ENTRIES =

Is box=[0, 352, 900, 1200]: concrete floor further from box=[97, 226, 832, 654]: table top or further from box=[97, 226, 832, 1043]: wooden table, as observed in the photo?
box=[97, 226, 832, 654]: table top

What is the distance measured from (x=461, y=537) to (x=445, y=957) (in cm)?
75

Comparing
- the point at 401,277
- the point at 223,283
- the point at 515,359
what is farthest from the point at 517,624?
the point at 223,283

--

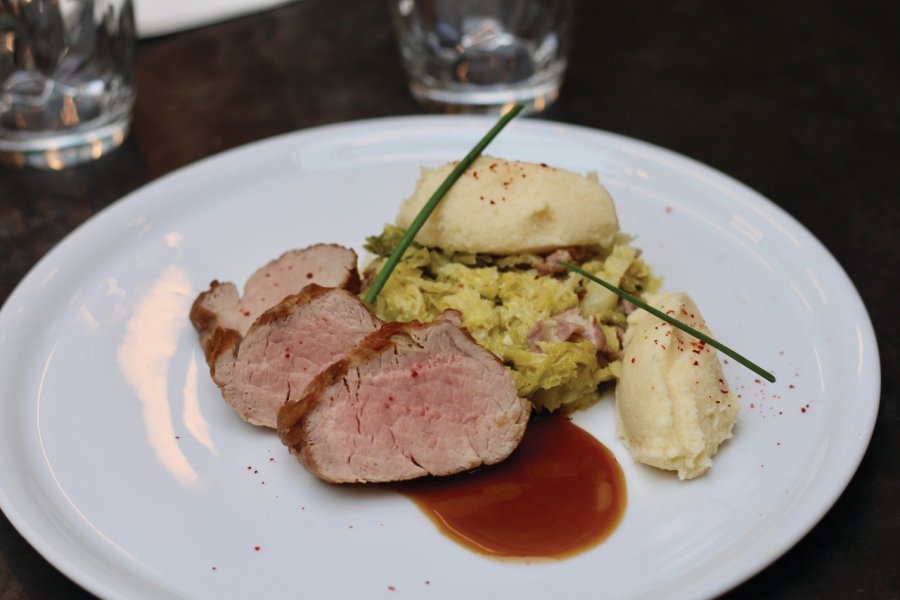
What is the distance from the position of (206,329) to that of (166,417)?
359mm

WHAT NEEDS TO BE DONE = Pick out each line of the entries above that contains the word "from", and copy those lines in their original order.

THE ANSWER =
Is box=[0, 352, 900, 1200]: concrete floor further from box=[97, 226, 832, 654]: table top or further from box=[97, 226, 832, 1043]: wooden table, as observed in the photo?
What is the distance measured from (x=461, y=537) to (x=445, y=957) (in cm)?
what is farthest from the point at 517,624?
What is the distance from the position of (206,329) to that of (166,417)?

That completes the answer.